» Exercise task A: According to the text on ESI-MS of MOF growth solutions, by how much does the exact mass of BDC-Cl₂ exceed that of BDC?

» Text extract:
★ ★ ★ ★ ★ ★ ★

Furthermore, the initial growth solution of MTV-MOF-2-(C₄H₄)_x was also assessed by ESI-MS at room temperature, where the types of molecular species in growth solution were similar to those of sample synthesized 1 h at 70 ℃, but the relative abundance of molecular species in these two experiments was different, confirming that the temperature and reaction time has an effect on self-assembly of species. The solution was prepared by mixing metal ions and organic linkers directly at room temperature, the similar negative-ion spectrum demonstrated that the formation these molecular species would be formed once the metal ions contacted with the organic linkers, which is a fast process (Fig. S17).

In addition, the ESI-MS was further successfully applicable to probe another isoreticular MOF, e.g., Cu-MOF-2-BDC-Cl₂, where the types of molecular species in growth solution were similar to those of other two isoreticular MOFs. The MOF growth solution was prepared via a similar condition of Cu-MOF-2-BDC (Section 1 in Supporting information). Specifically, the exact mass of BDC-Cl₂ is 233.9487 and 67.9221 greater than that of BDC, thus these same types of growth species in spectra of isoreticular Cu-MOF-2-BDC-Cl₂ could be assign facilely. Indeed, multiple types of molecular species in Cu-MOF-2-BDC growth solution were also detected in Cu-MOF-2-BDC-Cl₂ growth solution with organic linkers BDC were replaced by BDC-Cl₂ and the most abundant of these species were [Cu(C₈H₃Cl₂O₄)(HCON(CH₃)₂)₂]⁺ and [Cu(C₈H₃Cl₂O₄)(NO₃)₂]⁻, in the positive-ion and negative-ion spectra, respectively (Figs. S18 and S19 in Supporting information). The similar results of molecular species detected by high resolution ESI-MS demonstrated the universality of this useful technique for tracking molecular species in MOF growth solution.

★ ★ ★ ★ ★ ★ ★

[Object detection data]
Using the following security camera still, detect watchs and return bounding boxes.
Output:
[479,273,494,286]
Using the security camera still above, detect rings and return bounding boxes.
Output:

★ ★ ★ ★ ★ ★ ★

» Exercise task B: Echo every object detection entry above, line for line and unchanged.

» Finished answer A: 67.9221

» Finished answer B:
Using the following security camera still, detect watchs and return bounding boxes.
Output:
[479,273,494,286]
Using the security camera still above, detect rings and return bounding boxes.
Output:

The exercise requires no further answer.